As someone else said, it is good to look at your photos as I would have walked straight past all these things without noticing them at all if I had been there.

Lucy said...

Thank you!

Z - yes, I like liminal!

Julia - Huzzah! Look forward to seeing you. No, no fossils, not like at Lyme, it's not a fossilly coast here really...

R, Cat and CGP - thank you for kind words.

Write - yes, the colours and shapes are very painterly.

Michelle - Hmm, that house would be nice, but rather beyond our means, I think! Molly had a nice time, though we didn't go down to the beach proper, she found many interesting sniffs and smells!

GJ - yes, I like the rounded edges of the steps...

Christopher - thank you, what a wonderful sea-girt poem!

Rosie - it is, isn't it? Even on witer days the tables go out if it's sunny...

FF - thank you!

BB - yes, the pinkish and peachy tones add some lovely soft colours.

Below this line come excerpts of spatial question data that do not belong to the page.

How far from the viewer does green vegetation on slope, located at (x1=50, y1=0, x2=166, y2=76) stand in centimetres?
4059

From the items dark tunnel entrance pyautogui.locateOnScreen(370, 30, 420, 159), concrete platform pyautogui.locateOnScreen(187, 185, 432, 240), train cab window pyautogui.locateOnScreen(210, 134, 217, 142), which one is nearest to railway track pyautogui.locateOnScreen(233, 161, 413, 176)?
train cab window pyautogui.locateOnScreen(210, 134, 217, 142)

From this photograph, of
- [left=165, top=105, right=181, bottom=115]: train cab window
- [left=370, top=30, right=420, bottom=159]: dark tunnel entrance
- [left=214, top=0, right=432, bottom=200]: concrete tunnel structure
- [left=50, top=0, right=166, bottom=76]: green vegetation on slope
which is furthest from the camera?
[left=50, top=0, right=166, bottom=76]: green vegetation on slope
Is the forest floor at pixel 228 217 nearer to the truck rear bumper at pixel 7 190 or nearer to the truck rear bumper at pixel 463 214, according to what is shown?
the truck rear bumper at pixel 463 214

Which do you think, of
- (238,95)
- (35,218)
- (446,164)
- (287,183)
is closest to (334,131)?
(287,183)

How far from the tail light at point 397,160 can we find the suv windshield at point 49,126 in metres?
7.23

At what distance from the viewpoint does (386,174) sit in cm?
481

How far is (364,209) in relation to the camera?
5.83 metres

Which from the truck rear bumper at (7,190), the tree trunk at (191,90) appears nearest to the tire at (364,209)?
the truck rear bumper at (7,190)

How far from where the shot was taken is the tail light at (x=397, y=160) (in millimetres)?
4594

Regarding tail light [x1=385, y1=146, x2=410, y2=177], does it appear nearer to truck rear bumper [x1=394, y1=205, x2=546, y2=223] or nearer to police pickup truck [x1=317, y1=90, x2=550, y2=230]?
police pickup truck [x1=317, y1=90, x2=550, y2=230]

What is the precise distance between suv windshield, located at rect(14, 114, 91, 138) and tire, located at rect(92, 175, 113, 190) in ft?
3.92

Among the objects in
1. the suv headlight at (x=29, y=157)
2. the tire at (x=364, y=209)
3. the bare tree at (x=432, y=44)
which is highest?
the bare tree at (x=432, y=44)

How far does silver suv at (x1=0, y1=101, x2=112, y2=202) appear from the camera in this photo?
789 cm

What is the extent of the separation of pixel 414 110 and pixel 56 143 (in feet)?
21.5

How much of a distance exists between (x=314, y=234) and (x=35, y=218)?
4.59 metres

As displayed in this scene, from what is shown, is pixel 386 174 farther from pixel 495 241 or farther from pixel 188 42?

That band of orangey sandstone makes for some dramatic rockscapes out at the Ile de Brehat.

Isabelle - well, we don't actually garden all 3 acres! The wet bit at the bottom we planted with goat willow and other trees, supposedly for firewood but we never touch it, and the farmer and the Dutch bulbman rent quite a bit more. Tom did have some notion of filling it all with flower beds I think but has had to accept reality to some extent... Old houses regularly come with large and awkward lumps of ground that no one quite knows what to do with here.

Zephyr - thanks, you are nice! I'm pleased to think I might have achieved gestalt...

Joe - Yes, I remember fossick! I didn't really see what the woman in red was doing, the zoom picked it up, she seemed to be wandering aimlessly.

RB - It is a good name isn't it? I suppose the 'ic' suffix is Breton - or Gallo... the camera makes one look at things.